As we strolled on the sidewalk on our way home, a pudgy man clad in shabby clothes spots me in my orange Illinois jersey and addressed me with unbridled joy.
"Go Illini!!" he yelled at me.
"I guess," I replied. "But we just got our ass kicked by Louisiana Tech."
Not wanting to deal with a man that I believed to be some combination of intoxicated and homeless, I abruptly ended the chat and continued walking. Within seconds, a crushing weight wrapped around my neck and upper back, and, craning my head to get a proper view, I saw the haggard man elevated off the concrete, held up only by my upper torso.
I swiftly bucked him off my back and ran across the street, yelling "Piggyback Bandit" in jest as I distanced myself from this crazy person.

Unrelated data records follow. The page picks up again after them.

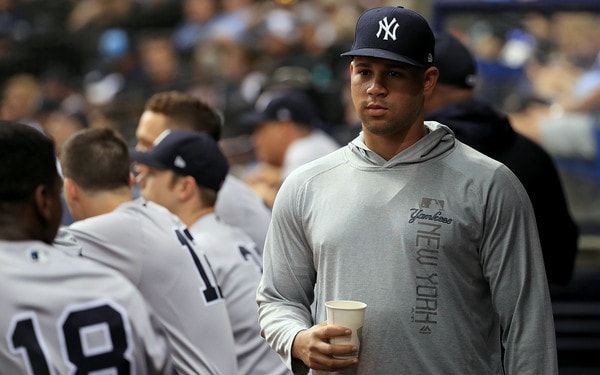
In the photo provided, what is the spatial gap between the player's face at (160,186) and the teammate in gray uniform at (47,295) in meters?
A: 2.18

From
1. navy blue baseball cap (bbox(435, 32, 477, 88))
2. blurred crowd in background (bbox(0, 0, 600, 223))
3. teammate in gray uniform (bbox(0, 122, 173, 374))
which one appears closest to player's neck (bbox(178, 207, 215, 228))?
navy blue baseball cap (bbox(435, 32, 477, 88))

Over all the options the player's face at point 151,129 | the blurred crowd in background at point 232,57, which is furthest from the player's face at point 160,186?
the blurred crowd in background at point 232,57

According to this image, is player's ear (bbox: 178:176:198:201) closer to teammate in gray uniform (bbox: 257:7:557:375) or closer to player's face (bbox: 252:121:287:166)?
teammate in gray uniform (bbox: 257:7:557:375)

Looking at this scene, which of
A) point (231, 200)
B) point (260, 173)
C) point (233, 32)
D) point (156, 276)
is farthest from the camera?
point (233, 32)

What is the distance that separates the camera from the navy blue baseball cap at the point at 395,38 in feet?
11.7

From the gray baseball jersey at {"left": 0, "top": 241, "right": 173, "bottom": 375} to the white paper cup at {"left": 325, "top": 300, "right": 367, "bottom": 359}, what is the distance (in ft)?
1.74

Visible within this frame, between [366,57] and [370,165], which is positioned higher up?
[366,57]

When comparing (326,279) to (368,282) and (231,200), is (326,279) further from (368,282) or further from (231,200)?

I was aware of the Piggyback Bandit's exploits but considered them a myth from the West, not unlike the cowboys of old. This was a humorous piggybacking coincidence and nothing more. Even after witnessing the same man piggyback my buddy Nick moments later, I still didn't realistically associate this seemingly eccentric homeless man with the famed Piggyback Bandit.
The next day, as some of us were recounting the night's events, the odd piggybacking incident eventually surfaced. With coffee and breakfast in me at this point, my mind finally triggered and I dashed to my computer, immediately recognizing the mugshot photos on Google as the man who leapt on my back the previous night. It was surreal; a man who is banned at high school athletic events in five different states for numerous piggybacking offenses somehow had wound up in Champaign, Ill.
But his presence made sense. Night games clog the campus more than usual and loitering in a bar-heavy part of campus would nearly guarantee that everyone would label him as a drunken homeless guy while tolerating the piggybacking episodes. Three other friends verified that they had either seen or talked to the Piggyback Bandit outside the bar at some point in the night, too.
Later on Sunday evening, my friend Alec called and said the Piggyback Bandit was at the campus soccer field for an intramural soccer game. There was no hesitation. I corralled my roommates and drove to the fields, wondering if we'd see the Bandit in his natural piggybacking environment. The flashing blue lights of a police car lit up the intersection of First Street and Stadium Drive when we arrived, and there he was! The Bandit had two duffel bags hoisted on his stocky shoulders as a lone police officer questioned him.
We quickly parked and found two Campus Recreation officials who just finished talking to the police. They told us the Bandit had been asking the soccer players, including Alec, to give him a yellow card, even offering to purchase one off them. The yellow card was presumably one of the final props in his referee outfit for a future piggybacking endeavor. Campus Recreation asked him to leave the premises and the police arrived shortly after.
One Campus Rec official wondered aloud if the Bandit should be escorted to jail. The others seemed confused and concerned about the safety of the intramural players. The Bandit was placed in the back of the police unit but not taken into custody. There were no outstanding warrants under his given name, Sherwin Shayegan, and he wasn't technically trespassing at the soccer match.
The police drove him to a nearby bus stop. The Bandit had a ticket for a bus departing in two hours, to where I do not know. Without suffering any serious legal blowback, the Piggyback Bandit had left his imprint on the heart of Illinois and vanished.